Given passage:
We conclude that the JCC’s order requiring the Fund to reimburse the E/SA must be reversed as the E/SA did not request reimbursement until after the statutory period had elapsed. The E/SA’s payment of wage loss benefits on May 8, 1984, triggered its duty to file for reimbursement from the Fund within 60 days or lose its entitlement to do so. Under the circumstances here it is irrelevant that these benefits were erroneously paid and were later reclassified; the benefits were voluntarily paid by the E/SA, which knew that it then had a duty to notify the Fund or risk losing its right to be reimbursed. The present case is analogous to Special Disability Trust Fund, Department of Labor & Employment Security v. Champion International, 584 So.2d 619 (Fla. 1st DCA 1991), where the JCC attempted to reclassify the wage loss as temporary by changing the MMI date, except that here the E/SA attempted to convert the wage loss paid in 1984 into TPD benefits by filing a BCL-4 form with the Division requesting such a conversion. The claim should not have been revived “as the clear intent and effect of section 440.49(2)(g) is that without timely notice, the claim is barred and no further action by ANYONE can breathe life into the right to claim reimbursement as to those benefits.” 584 So.2d at 621.

Directions:
[1] Check each statement against the reimbursement opinion above. For each, give yes or no and quote the words from the opinion that decide it. (a) The E/SA's duty to seek reimbursement from the Fund arose when it paid wage loss benefits on May 8, 1984. (b) The court upholds the JCC's order requiring the Fund to reimburse the E/SA. (c) In the Champion International case, the E/SA filed a BCL-4 form to convert wage loss into TPD benefits.
[2] Go on with the reimbursement opinion, starting after its final sentence.

Input data:
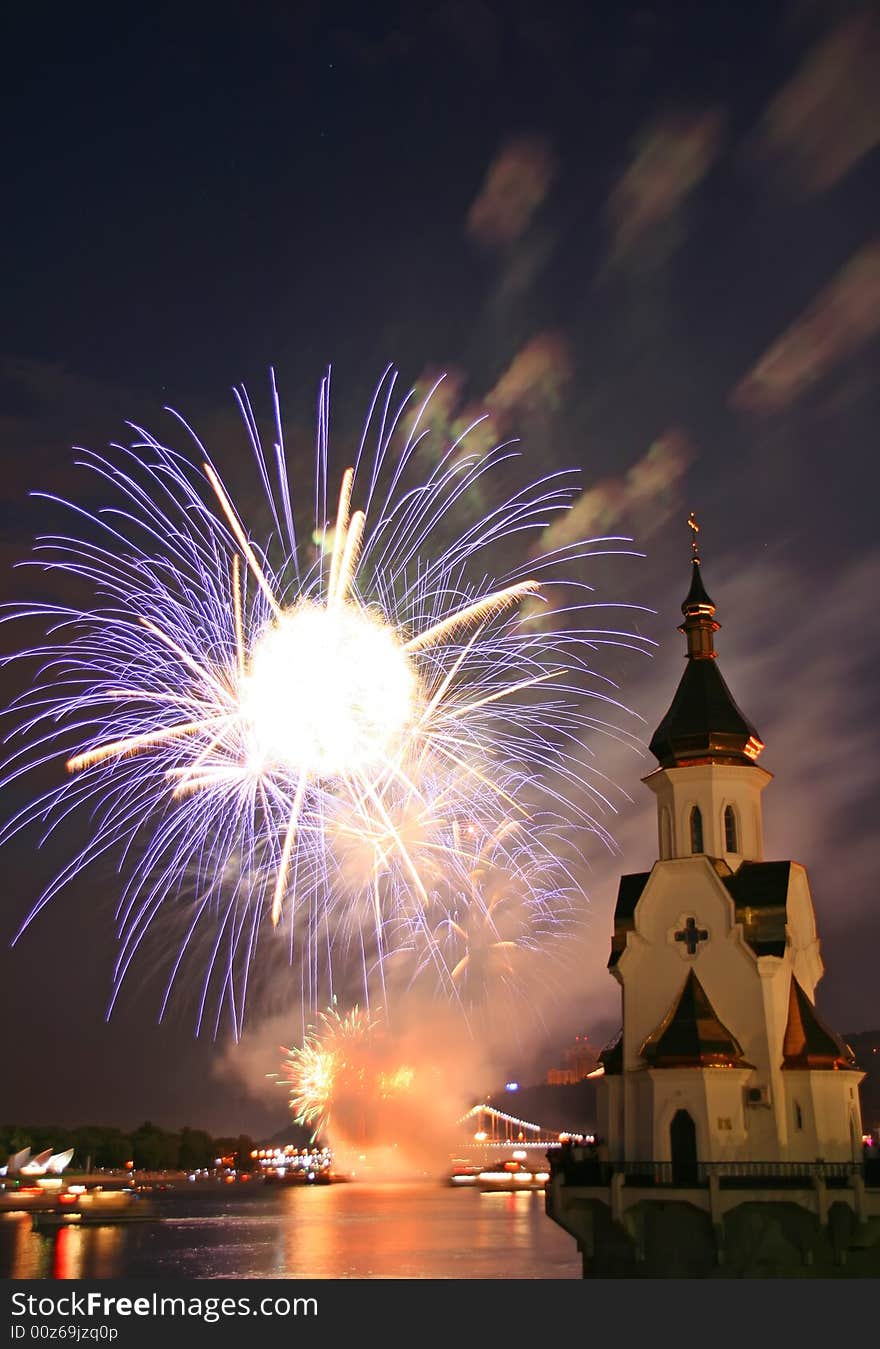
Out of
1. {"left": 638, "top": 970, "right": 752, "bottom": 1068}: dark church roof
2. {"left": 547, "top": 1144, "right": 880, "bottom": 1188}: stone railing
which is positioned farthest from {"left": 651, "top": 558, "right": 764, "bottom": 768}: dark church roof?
---
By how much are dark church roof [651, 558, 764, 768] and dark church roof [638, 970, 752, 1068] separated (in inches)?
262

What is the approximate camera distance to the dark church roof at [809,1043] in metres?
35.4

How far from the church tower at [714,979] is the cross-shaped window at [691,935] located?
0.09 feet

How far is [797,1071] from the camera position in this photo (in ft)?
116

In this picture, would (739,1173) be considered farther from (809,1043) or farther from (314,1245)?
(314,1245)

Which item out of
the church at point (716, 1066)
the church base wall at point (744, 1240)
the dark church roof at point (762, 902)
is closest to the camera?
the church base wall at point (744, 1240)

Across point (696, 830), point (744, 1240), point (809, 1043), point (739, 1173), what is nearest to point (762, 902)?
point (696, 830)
==
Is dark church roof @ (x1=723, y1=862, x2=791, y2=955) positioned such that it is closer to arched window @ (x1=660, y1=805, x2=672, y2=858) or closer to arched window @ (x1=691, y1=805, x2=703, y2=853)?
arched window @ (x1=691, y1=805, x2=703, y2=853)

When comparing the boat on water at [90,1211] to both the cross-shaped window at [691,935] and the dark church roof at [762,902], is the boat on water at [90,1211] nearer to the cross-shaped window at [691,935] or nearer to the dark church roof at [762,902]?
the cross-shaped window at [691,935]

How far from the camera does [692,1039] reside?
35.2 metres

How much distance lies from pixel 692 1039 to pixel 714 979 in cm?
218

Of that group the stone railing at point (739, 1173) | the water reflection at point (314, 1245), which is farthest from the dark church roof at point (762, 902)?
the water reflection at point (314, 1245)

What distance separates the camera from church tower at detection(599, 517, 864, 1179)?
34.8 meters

Answers to each task:
[1]
(a) Yes: "The E/SA’s payment of wage loss benefits on May 8, 1984, triggered its duty to file for reimbursement from the Fund within 60 days"
(b) No: "the JCC’s order requiring the Fund to reimburse the E/SA must be reversed"
(c) No: "where the JCC attempted to reclassify the wage loss as temporary by changing the MMI date, except that here the E/SA attempted to convert the wage loss paid in 1984 into TPD benefits by filing a BCL-4 form"

[2]
The JCC found that the E/SA’s claim had been made within 60 days of the first payment of excess compensation, and distinguished this case from both Jake’s Restaurant v. Special Disability Trust Fund, 596 So.2d 498 (Fla. 1st DCA 1992) and Champion International because Mr. Bubel had not yet reached MMI when wage loss was paid on May 8, 1984. Claimant makes a similar argument before this court. Although it is true that, unlike Champion, there is no evidence in the record that any medical opinion had been rendered that claimant had reached MMI at the time the wage loss benefits were paid, we conclude that this difference is not significant. Whatever the basis for its opinion on MMI, the E/SA had notice when it ceased temporary disability benefits and began paying permanent wage loss benefits that this event triggered its duty to request reimbursement or lose it. Imposing this duty on the E/SA to act in a timely manner comports with logic and reason: “[t]he volitional act of mailing the [benefit] check is the last act over which control is exercised by the employer or carrier, which puts it on notice that claim is due to be filed within sixty (60) days.” Special Disability Trust Fund, Dep’t of Labor & Employment Sec’y v. Robbins Mfg. Co., 484 So.2d 54 (Fla. 1st DCA 1986).

At the time the wage loss benefits were paid, they clearly met the statutory definition of “excess compensation for permanent disability.” This is apparent from the Injury Progress Report filed on May 8, 1984, the day the E/SA made its first payment of wage loss. The Report includes spaces for the E/SA to indicate the amount and type of compensation paid and it lists temporary total, permanent total, permanent total supplemental, death, permanent impairment, wage loss, and temporary partial. In completing the report, the E/SA indicated that $427.24 had been paid under the wage loss column and that $14,634 had been paid in TTD. At the time it was paid, the wage loss constituted “excess compensation for permanent disability.” We find no basis in the statute for altering its effect based on later determination of MMI.

The order is reversed and the cause remanded with directions that the claim be dismissed.

WOLF and LAWRENCE, JJ., concur.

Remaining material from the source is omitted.